§ **Document**
______________________________

George Roy McWilliam (July 21, 1905 – May 15, 1977) was a Member of Parliament in the Canadian House of Commons for the constituency of Northumberland—Miramichi in New Brunswick from 1949 until 1968. He was a resident of Newcastle, New Brunswick for most of his life, where he was the publisher and editor of the North Shore Leader, a local weekly newspaper.

Early life
McWilliam was born in Sydney, Nova Scotia.

Political career
McWilliam was a Liberal and served as Parliamentary Secretary to the Postmaster-General from 1963 to 1964 and to the Minister of Public Works from 1964 to 1965.

McWilliam served as MP through the middle of a long period of Liberal ascendancy in the Miramichi Valley. The coalition that sustained the Liberal Party was centered on the Irish vote, especially from the town of Chatham where they formed the majority, buttressed by the votes of the Irish minority in Newcastle, and the smaller Irish villages like St. Margarets, Barnaby River and Sevogle. Added to this were the votes of the French-speaking Acadians of Neguac, Rogersville, Beaverbrook and Baie-Sainte-Anne and surrounding areas. The majority of Protestants voted Progressive Conservative, but there were always a minority who supported the Liberals.

______________________________

Visual spatial reasoning items:
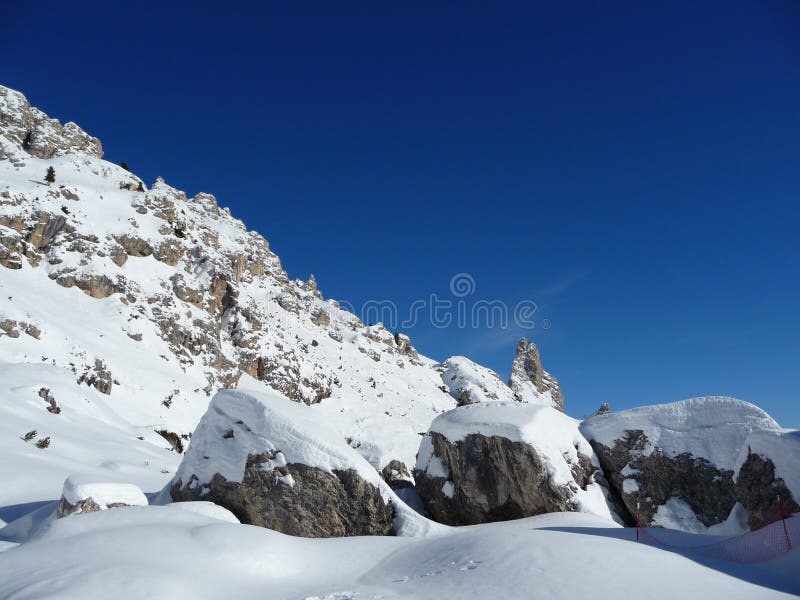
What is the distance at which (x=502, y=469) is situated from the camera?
14492 mm

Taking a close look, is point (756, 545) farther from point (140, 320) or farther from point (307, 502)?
point (140, 320)

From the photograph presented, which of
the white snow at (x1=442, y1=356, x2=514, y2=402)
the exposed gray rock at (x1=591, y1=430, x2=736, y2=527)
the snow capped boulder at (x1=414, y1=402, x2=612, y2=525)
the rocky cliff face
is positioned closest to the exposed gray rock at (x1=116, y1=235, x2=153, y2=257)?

______________________________

§ **Problem description**
What newspaper did George Roy McWilliam publish and edit, according to the text about him?

§ **Written solution**
The North Shore Leader, a local weekly newspaper in Newcastle, New Brunswick.